Kitab selanjutnya adalah kitab Bulughu al Watharini, kitab ini merupakan kitab ilmu falak yang pertama kali di tulis oleh ulama Nusantara dengan menggunakan sistem haqiqi tahqiqi. KH Ahmad Dahlan menyelesaikan penulisan kitab ini bersamaan dengan diselesaikanya kitab Muntaha Nataij al Aqwal yang merupakan karya dari Syaikh Hasan Asy’ari Bawean. Induk kitab yang di rujuk dalam membuat Bulughu al Wathari dan Muntaha Nataij al Aqwal berasal dari ilmu zaij kitab al Matha’ fi al Sa’id fi Hisabi al Kawakib ‘ala Rashdi al Jadid karya Syaikh Husain al Mishri.
Dalam keseharianya KH Ahmad Dahlan tinggal bersama keluarganya disebuah rumah disekitar Masjid Agung Kauman Semarang.

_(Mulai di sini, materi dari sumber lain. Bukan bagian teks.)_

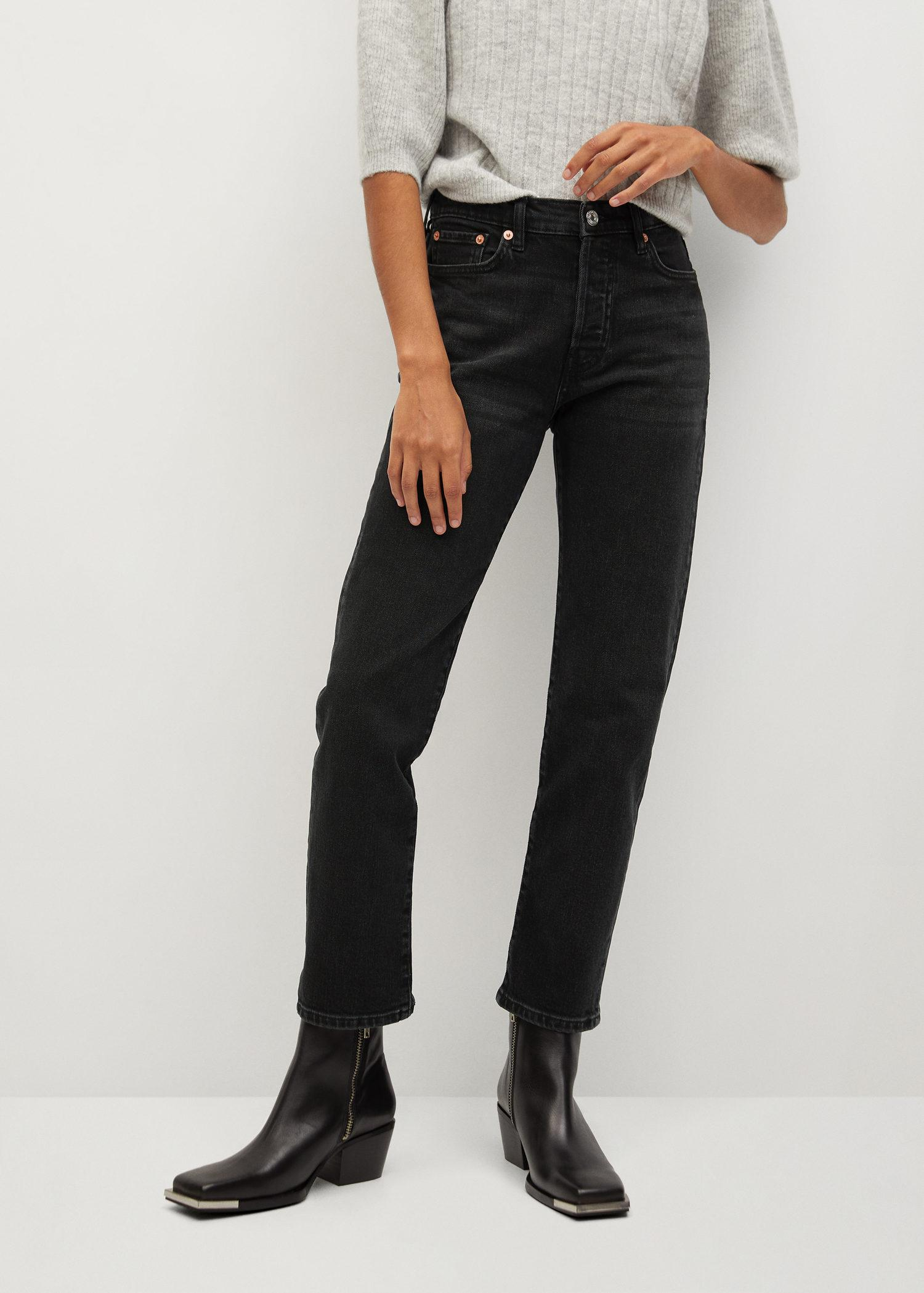 Ankle-length straight-fit jeans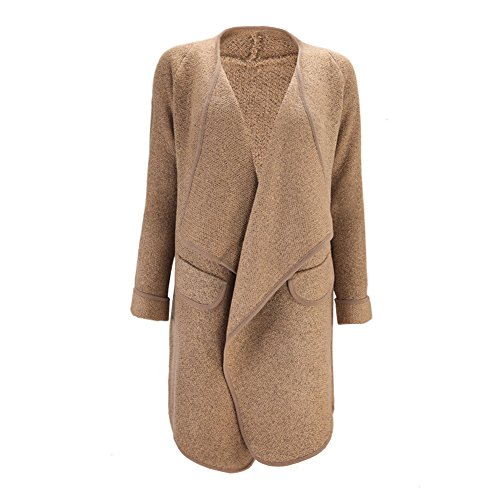 Manteau Sexy Manches Chaud Cardigan Hiver Longues Eleery Parkas 6qwwE8xa1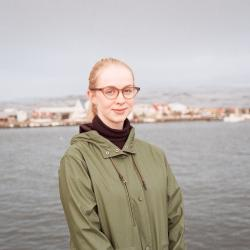 Hrefna Björg Gylfadóttir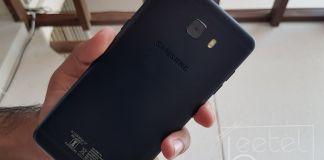 Samsung Galaxy C9 Pro Back 2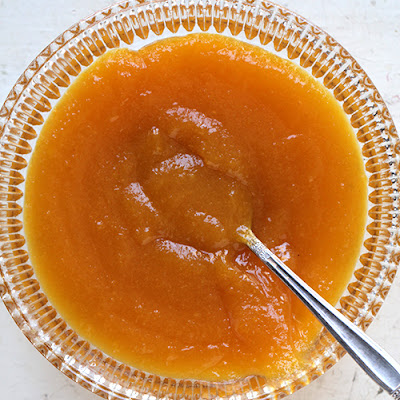Apricot and Almond Sauce
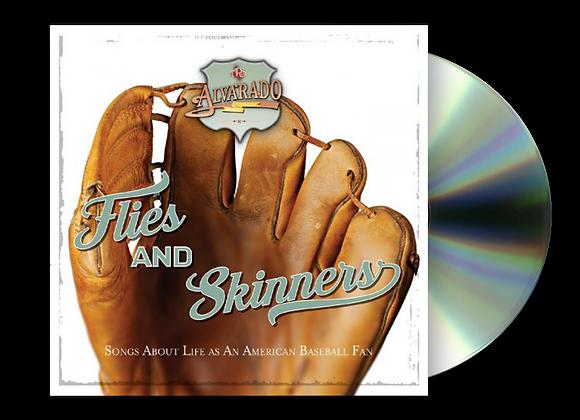 Flies and Skinners - CD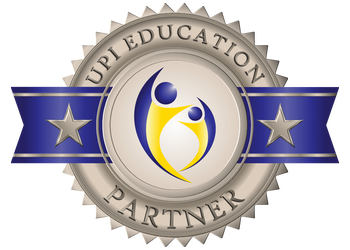 Verified UPI Partner Badge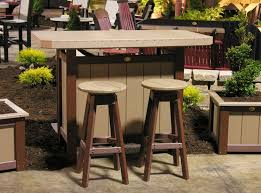Polywood Patio Furniture by This Is A Cool Little Bar Set Built By Amish Woodworkers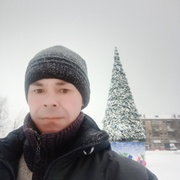 Валера 40 лет (Стрелец) Соликамск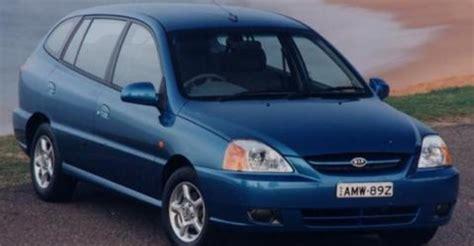 Kia Australia Warranty 2004 Kia Warranty Complaint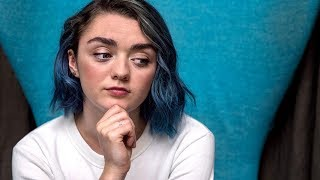 'Game of Thrones' Star Maisie Williams Reveals WHY She Doesn't Get More Movie Roles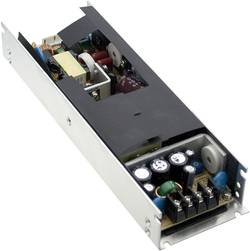 Module d'alimentation CA/CC, open frame Mean Well USP-150-12 12 V/DC 12.5 A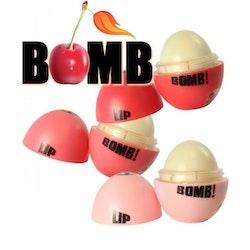W7 Lip Bomb Fruity Flavoured Lip Balm-Pink Cherry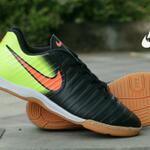 sepatu-nike-futsal-size-39-43-barang-berkualitas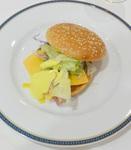 マクドナルド、フルコース料理を提供する1夜限りのレストラン・エムをオープン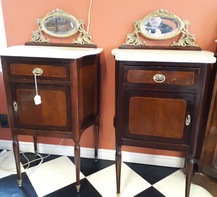 French Bedside Commodes  Pair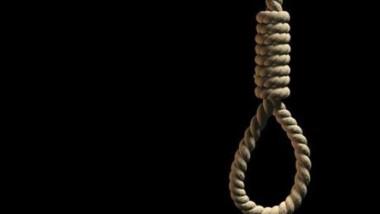 الإعدام لإرهابي أقدم على نحر دبلوماسي روسي عام 2006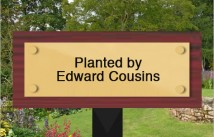 Planted By
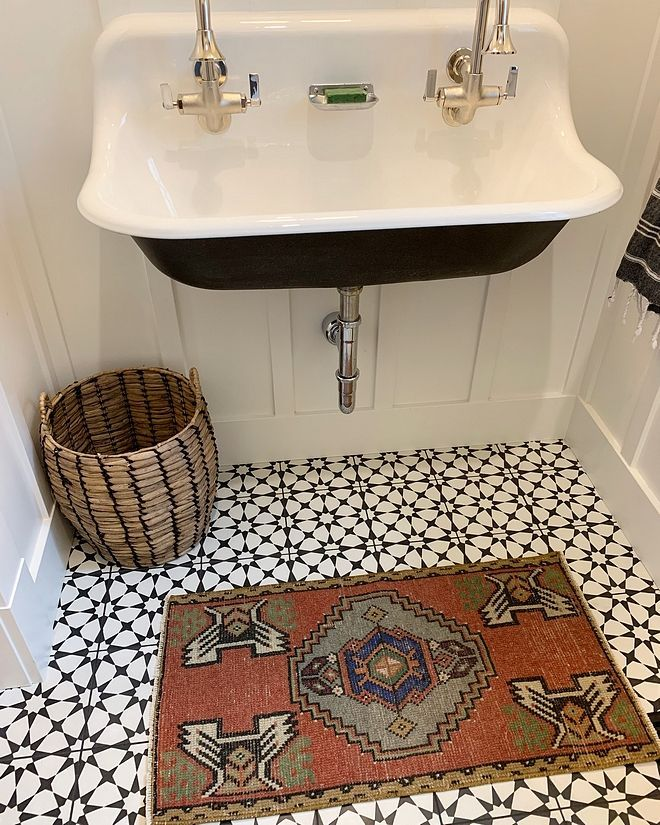 boho bathroom with cement tile Powder room with ce…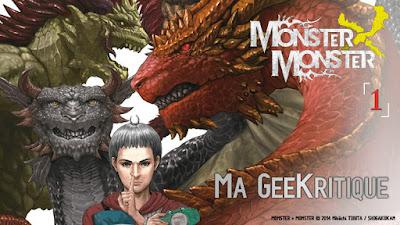 [GeeKritique] Ma critique de Monster X Monster Tome 1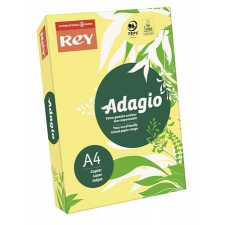 """REY Másolópapír, színes, A4, 80 g,  """"Adagio"""", neon banán fénymásolópapír"""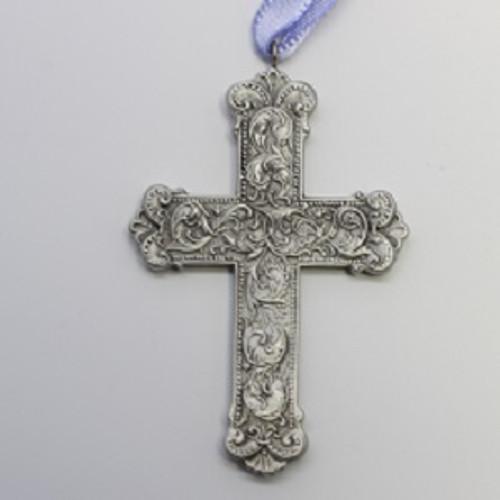 1997 Victorian Cross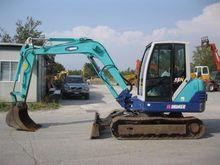 2005 55N2 IHIMER Mini Excavator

Selain dikenal juga sebagai ulama terkemuka, KH Ahmad Dahlan juga ahli dalam bidang dagang dan tergolong berekonomi kuat, salah satunya adalah punya banyak toko di Pasar Johar. Sebagian penghasilan tersebut digunakan untuk berjuang membangun dakwah islam di kota Semarang. Tepat pada tanggal 18 Deseember 1903 KH Sholeh Darat Meninggal dunia, maka Pondok Pesantren Darat selanjutnya diasuh oleh KH Ahmad Dahlan.
Sekitar delapan tahun lamanya, KH Ahmad Dahlan menggantikan gurunya sekaligus mertuanya mendidik santri yang belajar ilmu agama di Pondok Pesantren Darat. Dengan pengabdian penuh keikhlasan yang KH Ahmad Dahlan lakukan di pondok tersebut sesuai dengan sebagaimana cara KH Sholeh Darat Mendidik. Disamping itu, KH Ahmad Dahlan juga mengajarkan Ilmu Falak kepada para Santri-santrinya sesuai dengan ketiga kitab yang ia tulis itu.
Salah satu yang ia lakukan adalah pada saat proses penegasan dalam penentuan waktu shalat dan Ramadhan, penentuan itu ia lakukan sesuai dengan beberapa karyanya tersebut. Adanya tradisi “dugderan” merupakan salah satu bukti keterbukaan KH Sholeh Darat sebagai bentuk kepedulian terhadap ilmu falak dan ilmu sosial di kota Semarang. Dimana ketika bulan Ramadhan akan datang masyarakat akan berbondong-bondong menyambutnya dengan bunyi-bunyi bedug dan petasan, maka dari itulah mengapa di sebut “dugderan” yakni berasal dari kata dug yang berarti bunyi sebuah bedug dan der yang merupakan bunyi dari petasan.
Kiai Dahlan memiliki seorang putra yang bernama Raden Ahmad Al Hadi, beliau diminta untuk berdakwah di sebuah desa yang merupakan mayoritas berpenduduk muslim keturunan bugis dan melayu yakni desa Loloan Timur yang terletak di Kabupaten Jembrana provinsi Bali. Isyarat berdakwah itu langsung dari KH Cholil Bangkalan (1820-1925) selaku gurunya.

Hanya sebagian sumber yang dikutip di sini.